Created by a team of researchers led by Deji Akinwande and Nanshu Lu at the University of Texas at Austin, the graphene-based tattoos can be laminated onto skin using water, much like a temporary tattoo. Unlike regular tattoos, however, the test tattoos the team has developed are transparent — with the “sweet” part of the equation coming from their potential applications, rather than their looks.
“Unlike ordinary temporary tattoos, the graphene tattoos can function as sensors for various vital signs such as the electrical signals from the body, skin temperature, and hydration,” Akinwande, a professor in the department of electrical and computer engineering, told Digital Trends. “These signals reflect the health, state, and activity of a person. It is a very exciting development because this is the first invisible and imperceptible tattoo sensors and does not require any adhesive to secure them to the skin. This means the user cannot feel them and, hence, they are extremely comfortable and can be placed on any part of the skin including the face. Additionally, they are very easy to remove with a tape.”

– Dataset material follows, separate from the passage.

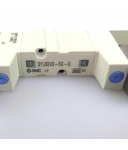 SMC Magnetventil SYJ3243-5G-Q SYJ3B60 OVP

The tattoos are made of graphene, coated with an ultrathin backing layer made of transparent polymer material. During fabrication, this combined graphene and transparent polymer layer is transferred onto a sheet of regular tattoo paper and then carved into different patterns to form different types of sensor. In tests, the graphene electronic tattoos were shown to be capable of accurately measuring skin temperature and hydration, while they can also function as electrocardiogram (ECG), electromyogram (EMG), and electroencephalogram (EEG) readers for measuring the electrical activity of the heart, muscles, and brain.
Now isn’t that a more useful tattoo than the couple of emo song lyrics you thought were totally profound back in college?
“We are rapidly developing this graphene tattoo technology,” Akinwande said. “Shideh kabiri, the lead postdoctoral scholar [on the project], has already made significant advancements — especially for human machine interfaces and control using live signals from the graphene tattoos. We will be reporting this advancement in near future. Also, plans for commercialization are in progress.”
A paper describing this research was recently published in the journal ACS Nano.